Systematic Parsing of X.509: Eradicating Security Issues with a Parse Tree
This addresses security vulnerabilities in X.509 parsing for systems relying on TLS/HTTPS, though it is incremental as it builds on existing parsing methods.
The authors tackled the problem of insecure X.509 certificate parsing by developing a grammar-based parser with strong termination guarantees, and found that 21.5% of certificates in a large dataset were syntactically invalid, with 5.7% to 10.5% incorrectly validated by existing libraries, enabling an impersonation attack.

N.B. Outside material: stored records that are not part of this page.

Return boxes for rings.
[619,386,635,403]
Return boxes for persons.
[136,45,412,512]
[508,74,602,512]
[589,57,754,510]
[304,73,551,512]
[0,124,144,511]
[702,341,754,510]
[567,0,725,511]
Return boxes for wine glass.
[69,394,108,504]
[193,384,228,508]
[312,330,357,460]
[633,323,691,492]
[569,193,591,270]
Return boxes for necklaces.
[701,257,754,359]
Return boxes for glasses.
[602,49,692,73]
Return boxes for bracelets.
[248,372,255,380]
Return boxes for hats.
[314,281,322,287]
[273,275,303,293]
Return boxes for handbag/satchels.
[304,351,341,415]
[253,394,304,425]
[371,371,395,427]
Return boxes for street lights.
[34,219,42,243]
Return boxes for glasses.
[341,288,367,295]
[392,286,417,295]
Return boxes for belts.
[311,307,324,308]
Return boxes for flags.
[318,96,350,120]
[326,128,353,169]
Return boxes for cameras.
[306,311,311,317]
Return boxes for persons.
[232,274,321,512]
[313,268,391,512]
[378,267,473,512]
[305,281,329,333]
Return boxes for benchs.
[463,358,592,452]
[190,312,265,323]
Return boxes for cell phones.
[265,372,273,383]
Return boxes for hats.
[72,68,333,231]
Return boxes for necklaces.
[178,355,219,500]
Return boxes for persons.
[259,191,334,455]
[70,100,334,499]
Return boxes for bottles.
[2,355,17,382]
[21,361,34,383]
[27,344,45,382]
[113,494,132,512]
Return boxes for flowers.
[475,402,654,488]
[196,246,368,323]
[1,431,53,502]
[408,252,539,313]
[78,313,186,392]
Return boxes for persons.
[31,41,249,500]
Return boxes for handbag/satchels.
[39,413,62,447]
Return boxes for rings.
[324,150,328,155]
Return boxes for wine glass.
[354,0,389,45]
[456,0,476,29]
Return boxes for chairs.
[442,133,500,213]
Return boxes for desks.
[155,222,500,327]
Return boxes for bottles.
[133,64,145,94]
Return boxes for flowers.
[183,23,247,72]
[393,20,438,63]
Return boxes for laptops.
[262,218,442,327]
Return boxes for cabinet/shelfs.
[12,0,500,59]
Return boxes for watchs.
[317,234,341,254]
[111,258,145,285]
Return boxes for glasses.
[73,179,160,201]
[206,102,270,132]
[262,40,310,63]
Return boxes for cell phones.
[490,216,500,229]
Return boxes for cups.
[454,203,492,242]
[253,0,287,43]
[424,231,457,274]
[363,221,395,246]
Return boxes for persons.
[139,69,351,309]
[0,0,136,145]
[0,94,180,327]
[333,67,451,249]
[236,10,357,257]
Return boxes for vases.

X.509 certificate parsing and validation is a critical task which has shown consistent lack of effectiveness, with practical attacks being reported with a steady rate during the last 10 years. In this work we analyze the X.509 standard and provide a grammar description of it amenable to the automated generation of a parser with strong termination guarantees, providing unambiguous input parsing. We report the results of analyzing a 11M X.509 certificate dump of the HTTPS servers running on the entire IPv4 space, showing that 21.5% of the certificates in use are syntactically invalid. We compare the results of our parsing against 7 widely used TLS libraries showing that 631k to 1,156k syntactically incorrect certificates are deemed valid by them (5.7%--10.5%), including instances with security critical mis-parsings. We prove the criticality of such mis-parsing exploiting one of the syntactic flaws found in existing certificates to perform an impersonation attack.